## Written exercise:
List every line of the material below that contains the string "bbox".

## Input data:
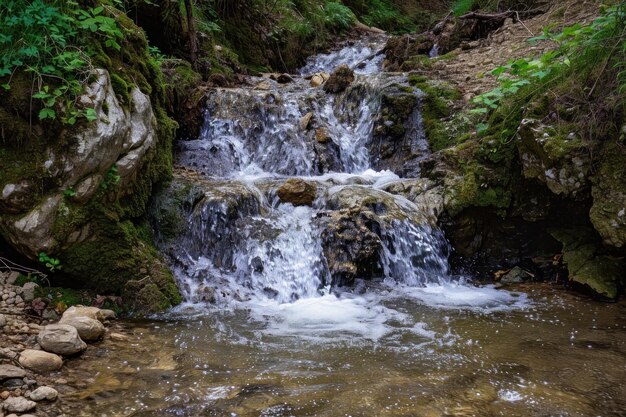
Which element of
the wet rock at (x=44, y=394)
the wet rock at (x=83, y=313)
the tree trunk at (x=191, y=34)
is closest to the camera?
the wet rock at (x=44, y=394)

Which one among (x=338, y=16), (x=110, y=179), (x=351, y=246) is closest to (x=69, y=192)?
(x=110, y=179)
--
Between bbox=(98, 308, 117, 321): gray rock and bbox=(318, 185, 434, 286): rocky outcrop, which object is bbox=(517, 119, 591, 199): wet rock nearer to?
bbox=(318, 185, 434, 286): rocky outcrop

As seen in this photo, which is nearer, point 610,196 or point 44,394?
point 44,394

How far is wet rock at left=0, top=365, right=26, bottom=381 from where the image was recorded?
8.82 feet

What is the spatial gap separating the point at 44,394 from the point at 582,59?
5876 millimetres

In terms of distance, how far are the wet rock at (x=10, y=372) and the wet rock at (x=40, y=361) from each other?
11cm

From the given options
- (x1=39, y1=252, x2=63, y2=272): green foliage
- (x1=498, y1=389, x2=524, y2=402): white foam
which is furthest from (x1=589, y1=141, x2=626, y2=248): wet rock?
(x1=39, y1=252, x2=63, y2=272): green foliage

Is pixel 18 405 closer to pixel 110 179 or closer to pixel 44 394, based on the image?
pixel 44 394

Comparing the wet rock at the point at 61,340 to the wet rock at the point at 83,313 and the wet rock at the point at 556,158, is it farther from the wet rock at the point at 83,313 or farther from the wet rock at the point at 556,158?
==
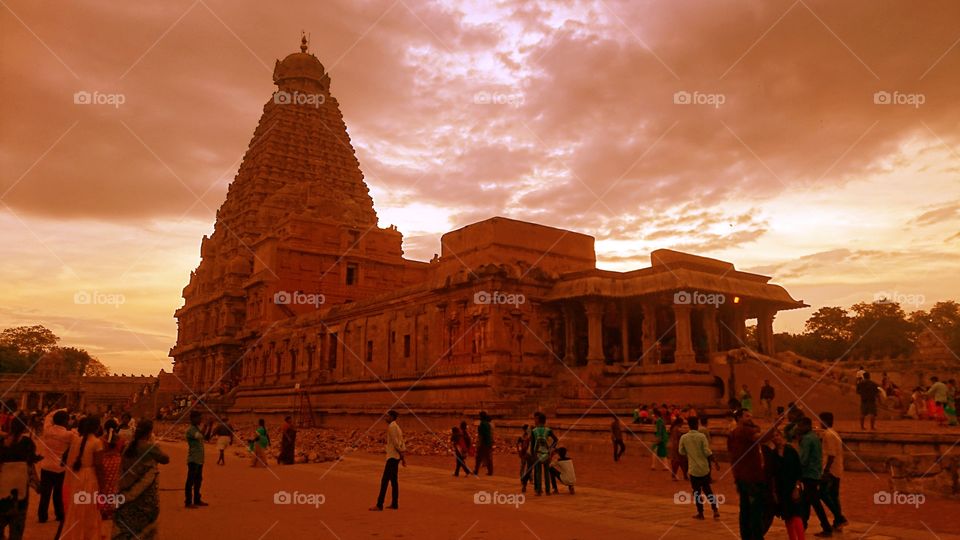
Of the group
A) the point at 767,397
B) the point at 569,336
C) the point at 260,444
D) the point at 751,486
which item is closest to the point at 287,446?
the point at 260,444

## Response for this exercise:
Between bbox=(98, 308, 117, 321): gray rock and bbox=(318, 185, 434, 286): rocky outcrop, which object is bbox=(517, 119, 591, 199): wet rock nearer to?
bbox=(318, 185, 434, 286): rocky outcrop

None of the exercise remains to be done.